WHAT YOU SHOULD DO: The data below is to be output in full, unchanged.

(Saved data entries)
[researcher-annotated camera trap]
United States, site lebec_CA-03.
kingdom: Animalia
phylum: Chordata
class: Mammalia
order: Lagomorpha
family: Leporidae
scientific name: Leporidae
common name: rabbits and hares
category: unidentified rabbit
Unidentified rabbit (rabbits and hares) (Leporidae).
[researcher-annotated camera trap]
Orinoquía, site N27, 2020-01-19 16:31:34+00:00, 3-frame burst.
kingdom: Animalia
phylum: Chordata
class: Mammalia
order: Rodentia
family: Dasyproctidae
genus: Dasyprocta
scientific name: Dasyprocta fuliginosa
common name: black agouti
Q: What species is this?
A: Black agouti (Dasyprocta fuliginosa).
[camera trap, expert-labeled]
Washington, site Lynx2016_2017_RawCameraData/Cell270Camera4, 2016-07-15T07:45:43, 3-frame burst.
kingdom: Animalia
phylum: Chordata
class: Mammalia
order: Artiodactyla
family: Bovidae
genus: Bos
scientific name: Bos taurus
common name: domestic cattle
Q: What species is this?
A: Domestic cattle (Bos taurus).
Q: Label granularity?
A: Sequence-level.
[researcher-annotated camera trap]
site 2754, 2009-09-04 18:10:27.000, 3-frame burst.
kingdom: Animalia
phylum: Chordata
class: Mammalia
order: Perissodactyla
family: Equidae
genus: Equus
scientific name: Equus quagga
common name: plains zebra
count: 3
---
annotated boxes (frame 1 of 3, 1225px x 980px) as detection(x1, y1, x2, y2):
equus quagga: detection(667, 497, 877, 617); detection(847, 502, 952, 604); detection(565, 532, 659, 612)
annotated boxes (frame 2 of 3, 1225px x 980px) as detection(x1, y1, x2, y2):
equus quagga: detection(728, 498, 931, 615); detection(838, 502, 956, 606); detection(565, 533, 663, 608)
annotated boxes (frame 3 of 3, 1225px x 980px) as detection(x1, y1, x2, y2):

ANSWER TO THE PROBLEM:
[researcher-annotated camera trap]
United States, site lebec_CA-03.
kingdom: Animalia
phylum: Chordata
class: Mammalia
order: Lagomorpha
family: Leporidae
scientific name: Leporidae
common name: rabbits and hares
category: unidentified rabbit
Unidentified rabbit (rabbits and hares) (Leporidae).
[researcher-annotated camera trap]
Orinoquía, site N27, 2020-01-19 16:31:34+00:00, 3-frame burst.
kingdom: Animalia
phylum: Chordata
class: Mammalia
order: Rodentia
family: Dasyproctidae
genus: Dasyprocta
scientific name: Dasyprocta fuliginosa
common name: black agouti
Q: What species is this?
A: Black agouti (Dasyprocta fuliginosa).
[camera trap, expert-labeled]
Washington, site Lynx2016_2017_RawCameraData/Cell270Camera4, 2016-07-15T07:45:43, 3-frame burst.
kingdom: Animalia
phylum: Chordata
class: Mammalia
order: Artiodactyla
family: Bovidae
genus: Bos
scientific name: Bos taurus
common name: domestic cattle
Q: What species is this?
A: Domestic cattle (Bos taurus).
Q: Label granularity?
A: Sequence-level.
[researcher-annotated camera trap]
site 2754, 2009-09-04 18:10:27.000, 3-frame burst.
kingdom: Animalia
phylum: Chordata
class: Mammalia
order: Perissodactyla
family: Equidae
genus: Equus
scientific name: Equus quagga
common name: plains zebra
count: 3
---
annotated boxes (frame 1 of 3, 1225px x 980px) as detection(x1, y1, x2, y2):
equus quagga: detection(667, 497, 877, 617); detection(847, 502, 952, 604); detection(565, 532, 659, 612)
annotated boxes (frame 2 of 3, 1225px x 980px) as detection(x1, y1, x2, y2):
equus quagga: detection(728, 498, 931, 615); detection(838, 502, 956, 606); detection(565, 533, 663, 608)
annotated boxes (frame 3 of 3, 1225px x 980px) as detection(x1, y1, x2, y2):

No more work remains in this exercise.